All Curio and Senecio plant are moderately toxic. Specifically, humans, cats, and dogs are affected by a string of tears and the string of pearls. They create sap in humans, which irritates the skin.

When consumed, it may cause lethargy, drooling, rash breakouts, mouth and skin irritation, diarrhea, and vomiting, all toxic intoxication symptoms in pets.

Best Practices

  • Use a sheer curtain to prevent direct sunlight.
  • Outdoors, keep away from direct sunlight and give them partial shade close to a tree or wall.
  • In the winter, keep your plant near a window for sufficient light.
  • Hang your plant in hanging baskets rather than keep it on the floor and make the most of the growing string of trailing stems.
  • The wrong soil, over-fertilizing, and over-watering make a plant susceptible to pests and insects.
    Wash leaves with Neem oil and Insecticidal soap.

String of Pearls and String of Tears Turning Yellow


Why is my String of Pearls and String of Tears Turning Yellow?

When the soil is unhealthy, and the plants are overwatered, they both begin to yellow.

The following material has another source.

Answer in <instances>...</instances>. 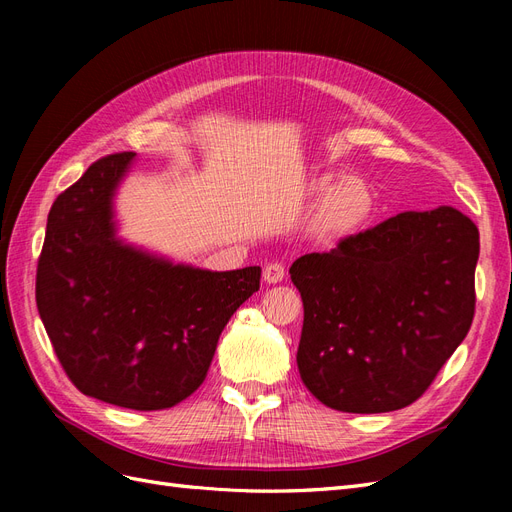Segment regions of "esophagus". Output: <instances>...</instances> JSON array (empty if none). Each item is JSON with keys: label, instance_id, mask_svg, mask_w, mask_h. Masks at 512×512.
<instances>
[{"label": "esophagus", "instance_id": "esophagus-1", "mask_svg": "<svg viewBox=\"0 0 512 512\" xmlns=\"http://www.w3.org/2000/svg\"><path fill=\"white\" fill-rule=\"evenodd\" d=\"M262 277H265L267 284H280L286 277V267L282 262H269L265 271H262Z\"/></svg>", "mask_w": 512, "mask_h": 512}]
</instances>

In addition, over-watering may cause moist feet, which may ultimately cause yellowing.

Use aerated, well-draining soil, and only water when the top inch of the soil is dry.

Why is my String of Pearls and String of Tears Turning Brown?

Browning of the raindrop-shaped leaves can be caused by several things, including inadequate hydration, low humidity, and excessive sunshine in a mature plant.

Keep a regular watering regimen and avoid putting the plants in the sun. For each of these plants, a humidity level of between 40 and 50 percent will be ideal and avoid poor circulation to help stop fungus gnats. (Learn How To Tell If Succulent Leaf Is Calloused)

How Long Does String of Pearls and String of Tears Live?

Both plants have a limited lifespan and will deteriorate once they reach maturity. Depending on their care, their lifespan is typically between three and five years.

Why does my String of Pearls and String of Tears keep dying?

The quick death of your plants is probably due to over-watering. To avoid root rot, these plants must have their soil completely dry out between waterings.

Do String of Pearls and String of Tears like to be misted?

For misting, it’s advisable to employ other sources of moisture and humidity. For example, wet pearls leaves from improper misting can readily attract pests and spread illness.

It is also possible to carry out infrequent watering and wait until the soil surface is dry before watering your hanging baskets again.